==== Textauszug
Wie wir in der letzten Sitzung des Akademischen Senats am 15.01.2019 zusammenfassend berichteten, bestehen zwischen Universitätsleitung und Verfasster Studierendenschaft zahlreiche nachhaltige Konflikte. Im Folgenden werden beispielhaft einzelne Punkte kurz vorgestellt und aus unserer Perspektive eingeordnet.

1. Namensliste

Am 24. Juli 2018 fand zwischen Vertreter_innen des RefRats und dem HU-Präsidium ein Treffen statt, in dem es u.a. darum gehen sollte, wie mit der Forderung nach einer Namensliste der Referent_innen umgegangen werden könnte. Im Verlauf dieses Treffens wurde uns damit gedroht uns auf die Herausgabe dieser Namensliste zu verklagen, außerdem wurde uns ein Bescheid ausgehändigt, der uns verpflichten sollte unsere Satzung zu ändern. Am Abend des 24. Juli erfuhren wir aus der Presse, dass das Präsidium bereits Klage eingereicht habe und eine Woche später mit Zustellung der Klageschrift, dass diese bereits auf den Vortag des Gesprächs datiert ist.

Hintergrund der Auseinandersetzung um die Namensliste war eine kleine Anfrage der AfD-Fraktion im Abgeordnetenhaus, die dort Ende Januar 2018 gestellt worden war und sowohl von der HU, als auch von uns, bis auf die Frage nach den Namen beantwortet wurde. In mehreren Gesprächen und Schriftwechseln mit der Rechtsabteilung, die sich mit der Beantwortung dieser Anfrage befasste, begründeten wir die Nichtbeantwortung dieser einen Frage ausführlich. Wiederholt erklärten wir uns bereit der HU eine Liste der Namen der Referent_innen zukommen zu lassen, dass wir aber nicht bereit wären eine solche Liste auch rechtsradikalen Parteien mit nachweislichen Verbindungen in neonazistische Kreise zur Verfügung zu stellen. Daher baten wir die Universitätleitung uns schriftlich mitzuteilen, dass die Namensliste nicht für solche Zwecke verwendet werden würde, wie lange sie vorhätte die Liste zu speichern und was damit geschehen sollte.

Das Präsidium bestand auf Nachfrage immer darauf, dass das Interesse an dieser Namensliste nichts mit der AfD-Anfrage zu tun habe und dass es eine Weisung des Staatssekretärs für Wissenschaft und Forschung gebe, die „Dienst- und Fachaufsicht“ über die Verfasste Studierendenschaft auszuüben. Uns wundert aber, dass das Interesse an den Namen der Referent_innen offenbar erst nach der Anfrage der AfD-Fraktion geweckt wurde und dass wir bis heute keine Abschrift der Weisung des Senats bekommen haben (die wohl auch nicht im Rahmen der Maßgaben der Verfassung der HU erteilt wurde). Darüber hinaus besitzt die Universitätsleitung keinerlei Dienstaufsicht über die Studierendenschaft.
========
==== Bereitgestelltes Material
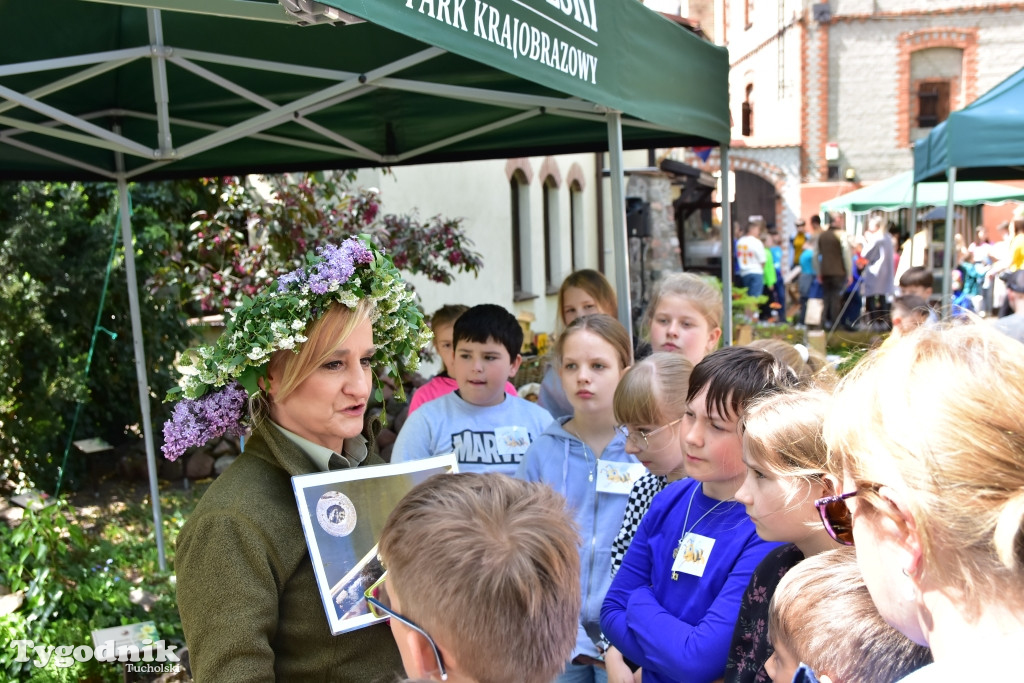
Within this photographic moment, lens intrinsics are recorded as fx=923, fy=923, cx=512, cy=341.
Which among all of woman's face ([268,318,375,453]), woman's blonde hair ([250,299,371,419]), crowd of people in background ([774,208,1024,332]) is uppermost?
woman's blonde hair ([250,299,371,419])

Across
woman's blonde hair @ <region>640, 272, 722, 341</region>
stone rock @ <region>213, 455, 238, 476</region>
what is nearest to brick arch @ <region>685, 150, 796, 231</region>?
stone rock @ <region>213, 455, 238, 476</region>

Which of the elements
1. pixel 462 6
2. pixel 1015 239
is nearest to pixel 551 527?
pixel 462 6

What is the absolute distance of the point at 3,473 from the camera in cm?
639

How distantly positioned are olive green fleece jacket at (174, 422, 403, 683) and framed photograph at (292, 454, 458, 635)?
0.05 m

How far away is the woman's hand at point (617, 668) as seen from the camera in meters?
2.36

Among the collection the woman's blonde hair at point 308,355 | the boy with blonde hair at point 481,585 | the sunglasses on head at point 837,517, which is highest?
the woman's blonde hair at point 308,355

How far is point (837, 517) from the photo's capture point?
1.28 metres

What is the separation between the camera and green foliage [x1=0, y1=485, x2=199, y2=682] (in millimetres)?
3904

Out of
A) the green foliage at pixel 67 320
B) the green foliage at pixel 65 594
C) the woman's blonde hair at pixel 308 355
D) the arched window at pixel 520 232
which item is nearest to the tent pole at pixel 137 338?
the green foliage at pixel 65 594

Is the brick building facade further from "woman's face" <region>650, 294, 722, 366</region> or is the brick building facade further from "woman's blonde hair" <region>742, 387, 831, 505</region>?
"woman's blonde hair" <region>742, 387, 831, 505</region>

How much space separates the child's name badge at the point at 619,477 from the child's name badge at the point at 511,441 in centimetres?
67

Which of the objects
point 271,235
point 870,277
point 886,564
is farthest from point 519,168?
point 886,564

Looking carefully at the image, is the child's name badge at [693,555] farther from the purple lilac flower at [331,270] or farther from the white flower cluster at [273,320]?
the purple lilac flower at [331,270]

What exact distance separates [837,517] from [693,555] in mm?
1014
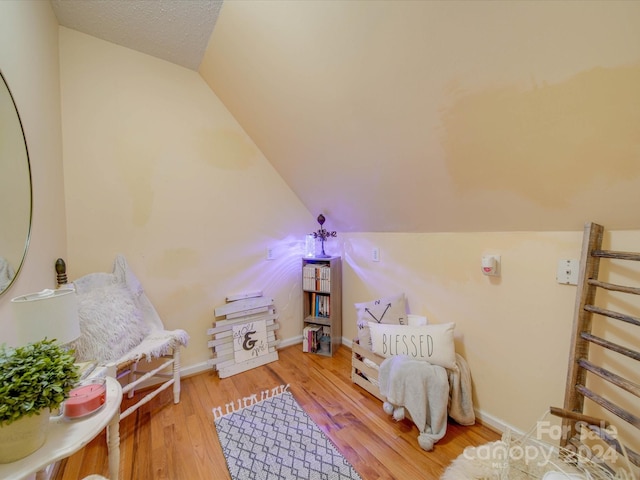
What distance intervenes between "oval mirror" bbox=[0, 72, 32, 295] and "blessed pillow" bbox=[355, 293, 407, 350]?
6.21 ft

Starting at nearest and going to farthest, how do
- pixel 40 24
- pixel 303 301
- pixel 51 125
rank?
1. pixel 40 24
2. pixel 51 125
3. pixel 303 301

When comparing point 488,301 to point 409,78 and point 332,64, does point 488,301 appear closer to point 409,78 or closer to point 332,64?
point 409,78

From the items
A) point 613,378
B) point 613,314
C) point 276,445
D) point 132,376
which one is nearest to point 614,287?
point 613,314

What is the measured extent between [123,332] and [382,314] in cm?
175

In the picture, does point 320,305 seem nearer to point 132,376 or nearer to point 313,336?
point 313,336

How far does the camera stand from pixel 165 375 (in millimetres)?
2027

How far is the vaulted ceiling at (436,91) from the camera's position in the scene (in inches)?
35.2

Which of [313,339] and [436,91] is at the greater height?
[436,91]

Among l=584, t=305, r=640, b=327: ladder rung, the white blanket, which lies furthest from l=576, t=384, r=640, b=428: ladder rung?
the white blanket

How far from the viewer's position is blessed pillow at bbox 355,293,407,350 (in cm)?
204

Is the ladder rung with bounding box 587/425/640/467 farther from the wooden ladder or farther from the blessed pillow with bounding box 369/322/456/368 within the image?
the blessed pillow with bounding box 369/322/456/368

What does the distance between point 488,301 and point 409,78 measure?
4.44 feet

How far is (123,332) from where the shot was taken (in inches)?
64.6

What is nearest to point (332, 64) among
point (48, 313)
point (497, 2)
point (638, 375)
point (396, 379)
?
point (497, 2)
========
==== Bereitgestelltes Material
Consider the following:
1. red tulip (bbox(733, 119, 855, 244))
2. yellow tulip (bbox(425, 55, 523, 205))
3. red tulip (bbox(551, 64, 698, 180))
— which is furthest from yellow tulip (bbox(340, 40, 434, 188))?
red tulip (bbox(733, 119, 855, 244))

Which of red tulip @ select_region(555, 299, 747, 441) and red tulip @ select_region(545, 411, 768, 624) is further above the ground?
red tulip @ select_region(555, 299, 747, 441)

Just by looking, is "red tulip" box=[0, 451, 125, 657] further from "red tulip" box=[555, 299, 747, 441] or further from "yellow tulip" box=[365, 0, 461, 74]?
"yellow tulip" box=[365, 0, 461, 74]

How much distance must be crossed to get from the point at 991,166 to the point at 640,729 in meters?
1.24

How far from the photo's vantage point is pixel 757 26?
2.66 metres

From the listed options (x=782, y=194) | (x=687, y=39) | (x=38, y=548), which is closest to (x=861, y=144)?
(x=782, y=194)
========
==== Bereitgestelltes Material
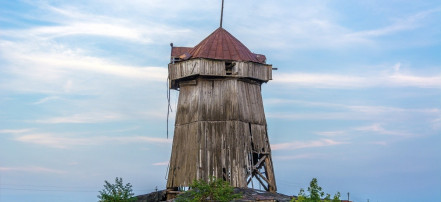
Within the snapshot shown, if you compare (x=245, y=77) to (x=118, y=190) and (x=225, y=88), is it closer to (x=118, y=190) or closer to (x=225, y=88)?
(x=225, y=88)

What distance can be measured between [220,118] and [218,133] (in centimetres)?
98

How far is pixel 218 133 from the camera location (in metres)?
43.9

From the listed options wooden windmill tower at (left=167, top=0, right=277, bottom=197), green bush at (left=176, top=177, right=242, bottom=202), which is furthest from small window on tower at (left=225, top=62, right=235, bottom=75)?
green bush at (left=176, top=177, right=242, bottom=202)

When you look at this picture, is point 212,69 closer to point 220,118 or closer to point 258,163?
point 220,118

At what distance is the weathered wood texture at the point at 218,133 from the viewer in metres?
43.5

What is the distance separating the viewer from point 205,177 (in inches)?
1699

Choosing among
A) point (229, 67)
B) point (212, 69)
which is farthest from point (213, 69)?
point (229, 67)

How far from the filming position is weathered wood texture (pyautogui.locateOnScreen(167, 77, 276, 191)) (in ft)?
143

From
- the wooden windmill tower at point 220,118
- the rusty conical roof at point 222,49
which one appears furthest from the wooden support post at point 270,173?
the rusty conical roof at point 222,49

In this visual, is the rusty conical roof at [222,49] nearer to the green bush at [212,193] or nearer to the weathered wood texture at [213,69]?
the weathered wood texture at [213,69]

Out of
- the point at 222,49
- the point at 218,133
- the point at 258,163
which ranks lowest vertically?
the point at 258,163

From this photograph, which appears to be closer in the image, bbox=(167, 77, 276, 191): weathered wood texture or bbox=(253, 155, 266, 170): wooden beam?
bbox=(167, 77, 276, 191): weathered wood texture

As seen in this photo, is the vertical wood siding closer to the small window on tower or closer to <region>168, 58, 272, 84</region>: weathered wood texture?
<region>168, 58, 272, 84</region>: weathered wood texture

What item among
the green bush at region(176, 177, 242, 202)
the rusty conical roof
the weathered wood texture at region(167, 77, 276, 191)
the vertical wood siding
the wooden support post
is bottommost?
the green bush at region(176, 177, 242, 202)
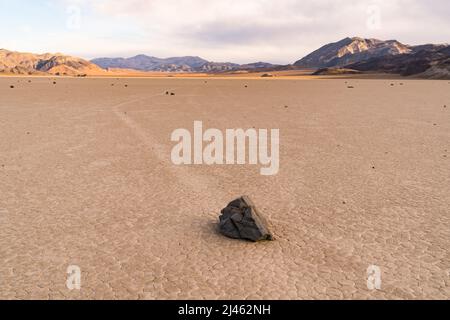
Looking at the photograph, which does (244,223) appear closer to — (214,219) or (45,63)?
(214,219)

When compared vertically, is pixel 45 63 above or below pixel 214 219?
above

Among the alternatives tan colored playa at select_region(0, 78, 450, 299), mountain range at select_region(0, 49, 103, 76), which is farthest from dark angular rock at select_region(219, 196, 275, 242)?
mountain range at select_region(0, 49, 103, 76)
========
▶ _Arbeitsaufträge_
**A)** Aktualisieren Sie im Textauszug alles von „Am 24. Juli“ bis hinunter zu „Gesprächs datiert ist.“, indem Sie „Namensliste“ durch „Personenliste“ ersetzen.
**B)** Prüfen Sie, ob die folgenden Aussagen mit dem Textauszug übereinstimmen, und belegen Sie jede Antwort mit den entscheidenden Worten des Textauszugs: (i) Das Treffen zwischen Vertreter_innen des RefRats und dem HU-Präsidium fand am 24. Juli 2018 statt. (ii) Die kleine Anfrage der AfD-Fraktion wurde Ende März 2018 gestellt. (iii) Die Universitätsleitung besitzt die Dienstaufsicht über die Studierendenschaft.
Stützen Sie sich ausschließlich auf den Textauszug.

▶ _Lösungen je Aufgabe_
**A)**
Am 24. Juli 2018 fand zwischen Vertreter_innen des RefRats und dem HU-Präsidium ein Treffen statt, in dem es u.a. darum gehen sollte, wie mit der Forderung nach einer Personenliste der Referent_innen umgegangen werden könnte. Im Verlauf dieses Treffens wurde uns damit gedroht uns auf die Herausgabe dieser Personenliste zu verklagen, außerdem wurde uns ein Bescheid ausgehändigt, der uns verpflichten sollte unsere Satzung zu ändern. Am Abend des 24. Juli erfuhren wir aus der Presse, dass das Präsidium bereits Klage eingereicht habe und eine Woche später mit Zustellung der Klageschrift, dass diese bereits auf den Vortag des Gesprächs datiert ist.

**B)**
(i) Ja: „Am 24. Juli 2018 fand zwischen Vertreter_innen des RefRats und dem HU-Präsidium ein Treffen statt“
(ii) Nein: „die dort Ende Januar 2018 gestellt worden war“
(iii) Nein: „Darüber hinaus besitzt die Universitätsleitung keinerlei Dienstaufsicht über die Studierendenschaft.“